The result is stored in a new variable called “n_dogs.” Since the “sex” column has two distinct values, male and female, the summary statistics will be given on two rows (one for female dogs and the other for male dogs).
gender_groups <- dogs %>%
group_by(sex) %>%
summarise(n_dogs = n()) %>%
ungroup()
gender_groups
## # A tibble: 2 × 2
## sex n_dogs
## <chr> <int>
## 1 female 13
## 2 male 14
Story: Since you enjoyed the combination of group-by() and summarise() a lot, you decide to also calculate bunch of other values for each gender.

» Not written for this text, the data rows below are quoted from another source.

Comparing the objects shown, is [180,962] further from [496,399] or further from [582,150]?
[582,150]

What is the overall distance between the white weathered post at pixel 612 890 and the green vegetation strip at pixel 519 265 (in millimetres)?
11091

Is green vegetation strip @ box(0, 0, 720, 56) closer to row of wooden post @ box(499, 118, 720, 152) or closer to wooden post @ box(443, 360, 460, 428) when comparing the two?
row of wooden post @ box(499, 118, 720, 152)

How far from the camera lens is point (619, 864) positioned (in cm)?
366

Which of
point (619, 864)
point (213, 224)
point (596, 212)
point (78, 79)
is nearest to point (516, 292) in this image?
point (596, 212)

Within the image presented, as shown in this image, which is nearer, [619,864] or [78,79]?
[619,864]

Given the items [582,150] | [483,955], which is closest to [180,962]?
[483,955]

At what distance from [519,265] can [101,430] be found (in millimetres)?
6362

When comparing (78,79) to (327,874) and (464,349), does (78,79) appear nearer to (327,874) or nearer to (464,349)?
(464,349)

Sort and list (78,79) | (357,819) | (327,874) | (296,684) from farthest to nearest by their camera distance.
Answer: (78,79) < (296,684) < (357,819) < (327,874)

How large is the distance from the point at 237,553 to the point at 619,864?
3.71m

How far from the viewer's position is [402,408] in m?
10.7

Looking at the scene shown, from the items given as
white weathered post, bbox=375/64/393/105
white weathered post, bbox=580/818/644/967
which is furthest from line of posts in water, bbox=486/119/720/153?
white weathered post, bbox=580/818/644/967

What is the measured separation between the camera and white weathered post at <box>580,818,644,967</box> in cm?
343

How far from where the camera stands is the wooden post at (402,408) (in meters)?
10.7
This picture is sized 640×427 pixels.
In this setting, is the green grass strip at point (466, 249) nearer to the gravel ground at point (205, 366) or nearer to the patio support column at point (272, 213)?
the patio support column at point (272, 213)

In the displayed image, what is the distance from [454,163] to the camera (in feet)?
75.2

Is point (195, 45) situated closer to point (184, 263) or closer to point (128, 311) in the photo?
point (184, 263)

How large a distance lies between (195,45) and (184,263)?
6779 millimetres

After grouping the dogs by their sex, the following variables are calculated in the code below using the summarise() function:
gender_groups <- dogs %>%
group_by(sex) %>%
summarise(n_dogs = n(),
mean_height = mean(height),
mean_weight2023 = mean(weight_23),
mean_weight2022 = mean(weight_22, na.rm = TRUE),
min_height = min(height),
max_height = max(height),
cage_small = sum(cage == "small"),
cage_medium = sum(cage == "medium"),
cage_large = sum(cage == "large")) %>%
ungroup()
#install.packages("DT")
# library(DT)
# DT::datatable(gender_groups)
Next we want to turn to a number of different functions. These string operations are a type of data manipulation that involve working with character strings. In R, there are two main ways to perform string operations: using base R functions and using the tidyverse library. Some common tasks involving strings are:
Story: You have started building a website for your shelter. You decide to add images of the dogs to the website, with a short title for each image. You want to use the following info for this purpose: name, sex, and breed columns. You want to create a title such as “Sophronia is a female pug.”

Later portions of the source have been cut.